USLegal.com defines a “morals clause” as “a contract or official document that prohibits certain behavior in a person’s private life.” Should your company have something like this with regard to what your employees say on social media, even when they’re posting content on their personal, non-company accounts and doing so on their own time?
Consider the following tweets collected late in the afternoon of January 6, 2015:
- “Clients are always especially stupid their first week back.”
- “Feels good to give $50 to a small company for something that fits my needs instead of stealing from Adobe!”
- “My boss is such an idiot. Why is she Fwd’ing me emails that I am copied on”
- “I have a problem with stupid client. in fact, Clients are all stupid.”
- “I am sleeping with my boss and I don’t know why.”
- “My boss wasn’t impressed by my Don Draper impersonation, specifically the drinking and smoking at work and the sleeping with clients.”
- “This sounds weird but I drive better when I’m drunk. For some reason when I drink I can see better”

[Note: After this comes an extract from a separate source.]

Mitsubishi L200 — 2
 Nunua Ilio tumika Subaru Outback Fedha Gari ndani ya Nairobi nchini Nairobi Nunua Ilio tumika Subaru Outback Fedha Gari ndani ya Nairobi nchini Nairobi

There are a couple of risks to your business that you need to consider if even one of your employees is posting this kind of stuff. First, there’s the risk that an employee is revealing that they’re doing something illegal, offensive or inappropriate. Yes, they may not be telling the truth because they’re attempting to be funny or they are simply trying to elicit a reaction, but not everyone will see it that way. An offensive or vulgar tweet, Facebook post, Instagram photo or some other objectionable content could trigger an investigation, such as the just launched police inquiry into a Scottish broadcaster and businesswoman who last week tweeted some offensive comments about Ebola patients.
Second, some of your clients and prospects are aware that these social media users are your employees. Whether these clients and prospects intend to or not, some will inextricably link your company with these employees, and the offensive content will reflect badly on your company. While few clients or prospects would make a decision about your company based solely on a rogue employee’s social media posts, it could be a factor that plays into their overall decision process, even if it’s simply a desire not to have to deal with an employee careless enough to post offensive content.
The bottom line is that you should at least pay attention to what your employees are saying on social media, even when it’s on their own time. Whether you can actually do anything about it through a moral clause in an employment contract or some other means is a matter for others to address.